Am Mittwoch einigte sich die US-Frauenfußballnationalmannschaft mit dem US-Fußballverband auf eine einzigartige Vereinbarung, die das geschlechtsspezifische Lohngefälle schließt und die gleiche Bezahlung wie bei der männlichen Nationalmannschaft gewährleistet.

Die Tarifverträge zwischen dem US-Fußballverband und den Nationalmannschaften der Männer und Frauen sind der Höhepunkt eines jahrelangen Kampfes um Lohngleichheit.

„Dies ist ein wahrhaft historischer Moment“, sagte die Präsidentin von U.S. Soccer, Cindy Parlow Cone, in einer Erklärung. „Diese Vereinbarungen haben das Spiel hier in den Vereinigten Staaten für immer verändert und haben das Potenzial, das Spiel auf der ganzen Welt zu verändern.“

Im Rahmen der Vereinbarungen, die bis 2028 laufen, wird U.S. Soccer „der erste Verband der Welt, der die Preisgelder der FIFA-Weltmeisterschaften ausgleicht“, die an die Mannschaften für die Teilnahme an Weltmeisterschaften gezahlt werden, heißt es in der Mitteilung.

Die Vereinbarungen stellen außerdem sicher, dass die Spielerinnen und Spieler der Frauen- und der Männermannschaft die gleichen Auftrittshonorare und Spielprämien erhalten und zu gleichen Teilen an den Gewinnen beteiligt werden, die U.S. Soccer aus seinen Übertragungs-, Partner- und Sponsoringverträgen erzielt.

Neben der Entschädigung sehen die Vereinbarungen neue und verbesserte Leistungen für Kinderbetreuung, Elternurlaub und Schutzmaßnahmen vor, die für beide Teams die gleiche Qualität der Spielstätten und Spielflächen garantieren.

Im Jahr 2016 reichten fünf US-Frauenfußballerinnen – Alex Morgan, Megan Rapinoe, Hope Solo, Carli Lloyd und Becky Sauerbrunn – eine Diskriminierungsklage bei der Equal Employment Opportunity Commission ein.

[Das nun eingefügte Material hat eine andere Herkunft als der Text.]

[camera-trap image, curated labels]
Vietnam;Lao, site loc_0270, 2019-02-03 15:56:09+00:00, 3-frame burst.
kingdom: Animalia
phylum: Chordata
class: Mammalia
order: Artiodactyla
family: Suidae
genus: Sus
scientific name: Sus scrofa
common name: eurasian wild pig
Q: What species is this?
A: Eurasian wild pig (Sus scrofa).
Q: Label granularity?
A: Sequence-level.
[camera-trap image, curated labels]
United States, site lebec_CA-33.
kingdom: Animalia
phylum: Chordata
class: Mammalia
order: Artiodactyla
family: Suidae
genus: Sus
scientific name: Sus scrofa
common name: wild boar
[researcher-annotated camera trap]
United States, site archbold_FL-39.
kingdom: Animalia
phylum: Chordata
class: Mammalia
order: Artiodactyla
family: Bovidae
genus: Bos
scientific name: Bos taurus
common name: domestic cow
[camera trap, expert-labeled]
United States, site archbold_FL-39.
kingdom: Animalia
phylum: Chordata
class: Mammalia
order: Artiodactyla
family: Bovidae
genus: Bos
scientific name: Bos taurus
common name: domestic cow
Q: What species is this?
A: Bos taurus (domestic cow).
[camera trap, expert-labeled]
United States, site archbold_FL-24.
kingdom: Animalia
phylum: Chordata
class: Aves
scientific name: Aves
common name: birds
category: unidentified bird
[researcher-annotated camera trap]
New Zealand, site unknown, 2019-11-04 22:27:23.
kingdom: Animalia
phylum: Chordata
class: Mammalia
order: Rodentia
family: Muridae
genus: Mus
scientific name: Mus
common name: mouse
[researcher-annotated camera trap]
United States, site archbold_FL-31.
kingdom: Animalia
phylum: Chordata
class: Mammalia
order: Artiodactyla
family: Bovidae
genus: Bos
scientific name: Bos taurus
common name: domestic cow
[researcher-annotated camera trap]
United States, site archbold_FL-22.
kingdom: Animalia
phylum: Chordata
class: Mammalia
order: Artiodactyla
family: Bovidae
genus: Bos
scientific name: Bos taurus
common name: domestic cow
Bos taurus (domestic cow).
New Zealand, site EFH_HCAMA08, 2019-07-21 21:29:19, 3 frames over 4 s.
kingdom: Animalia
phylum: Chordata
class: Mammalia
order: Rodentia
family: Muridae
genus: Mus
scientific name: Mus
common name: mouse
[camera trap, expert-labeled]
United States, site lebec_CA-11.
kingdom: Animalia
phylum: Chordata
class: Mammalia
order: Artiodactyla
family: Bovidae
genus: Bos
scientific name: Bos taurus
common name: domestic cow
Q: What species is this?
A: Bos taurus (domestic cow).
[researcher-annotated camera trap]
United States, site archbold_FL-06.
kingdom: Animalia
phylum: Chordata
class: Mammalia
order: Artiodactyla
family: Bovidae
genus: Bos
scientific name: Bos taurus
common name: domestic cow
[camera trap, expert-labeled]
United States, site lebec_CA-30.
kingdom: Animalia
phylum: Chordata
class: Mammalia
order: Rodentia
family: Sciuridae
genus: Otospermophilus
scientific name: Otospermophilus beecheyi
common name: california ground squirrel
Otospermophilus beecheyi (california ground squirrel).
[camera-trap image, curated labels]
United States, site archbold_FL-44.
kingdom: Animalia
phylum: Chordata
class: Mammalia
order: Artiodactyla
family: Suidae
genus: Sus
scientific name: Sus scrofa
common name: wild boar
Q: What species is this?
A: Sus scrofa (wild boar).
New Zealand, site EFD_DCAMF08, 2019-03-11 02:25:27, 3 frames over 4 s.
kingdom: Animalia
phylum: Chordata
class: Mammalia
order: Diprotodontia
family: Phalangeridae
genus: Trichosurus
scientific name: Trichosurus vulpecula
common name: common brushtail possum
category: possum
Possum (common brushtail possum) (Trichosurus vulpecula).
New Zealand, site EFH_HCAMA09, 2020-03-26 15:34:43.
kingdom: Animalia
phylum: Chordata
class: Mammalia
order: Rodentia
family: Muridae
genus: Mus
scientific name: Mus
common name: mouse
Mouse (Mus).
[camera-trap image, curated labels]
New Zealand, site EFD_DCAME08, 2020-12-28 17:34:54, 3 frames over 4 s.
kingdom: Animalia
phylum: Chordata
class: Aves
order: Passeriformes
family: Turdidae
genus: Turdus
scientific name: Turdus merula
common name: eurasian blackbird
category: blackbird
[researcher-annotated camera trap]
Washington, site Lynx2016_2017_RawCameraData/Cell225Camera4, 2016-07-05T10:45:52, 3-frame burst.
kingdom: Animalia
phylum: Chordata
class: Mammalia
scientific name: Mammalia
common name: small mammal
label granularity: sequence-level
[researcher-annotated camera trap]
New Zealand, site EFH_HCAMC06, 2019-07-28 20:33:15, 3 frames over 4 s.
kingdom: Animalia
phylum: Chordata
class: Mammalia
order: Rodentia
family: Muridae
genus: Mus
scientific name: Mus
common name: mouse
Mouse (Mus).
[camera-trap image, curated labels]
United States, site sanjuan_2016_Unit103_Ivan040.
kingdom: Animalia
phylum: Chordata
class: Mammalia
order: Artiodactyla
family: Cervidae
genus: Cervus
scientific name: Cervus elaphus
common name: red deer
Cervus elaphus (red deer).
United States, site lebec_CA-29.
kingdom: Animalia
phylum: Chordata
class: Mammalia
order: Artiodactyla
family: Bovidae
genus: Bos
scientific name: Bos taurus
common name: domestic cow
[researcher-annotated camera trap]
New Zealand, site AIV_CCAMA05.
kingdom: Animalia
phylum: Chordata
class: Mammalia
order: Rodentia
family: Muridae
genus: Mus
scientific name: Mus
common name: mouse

Im Jahr 2019 reichten dann 28 Mitglieder der USWNT eine Klage gegen den USSF wegen geschlechtsspezifischer Diskriminierung und ungleicher Bezahlung ein.

Anfang dieses Jahres einigte sich die US-Frauenfußballnationalmannschaft mit dem US-Fußballverband auf einen 24-Millionen-Dollar-Vergleich in ihrem Rechtsstreit wegen ungleicher Bezahlung mit der Männernationalmannschaft. Der Vergleich war jedoch an die Ratifizierung eines neuen Tarifvertrags für die USWNT und U.S. Soccer gebunden.

Die Ankündigung vom Mittwoch kommt sechs Monate vor der Teilnahme der Herren-Nationalmannschaft an der Weltmeisterschaft 2022 in Katar.

„Ich bin extrem stolz“, sagte die Verteidigerin der US-Frauen-Nationalmannschaft Sauerbrunn in einem Interview mit NBCs „TODAY“. „Endlich sagen zu können, gleicher Lohn für gleiche Arbeit, fühlt sich sehr, sehr gut an“, sagte sie.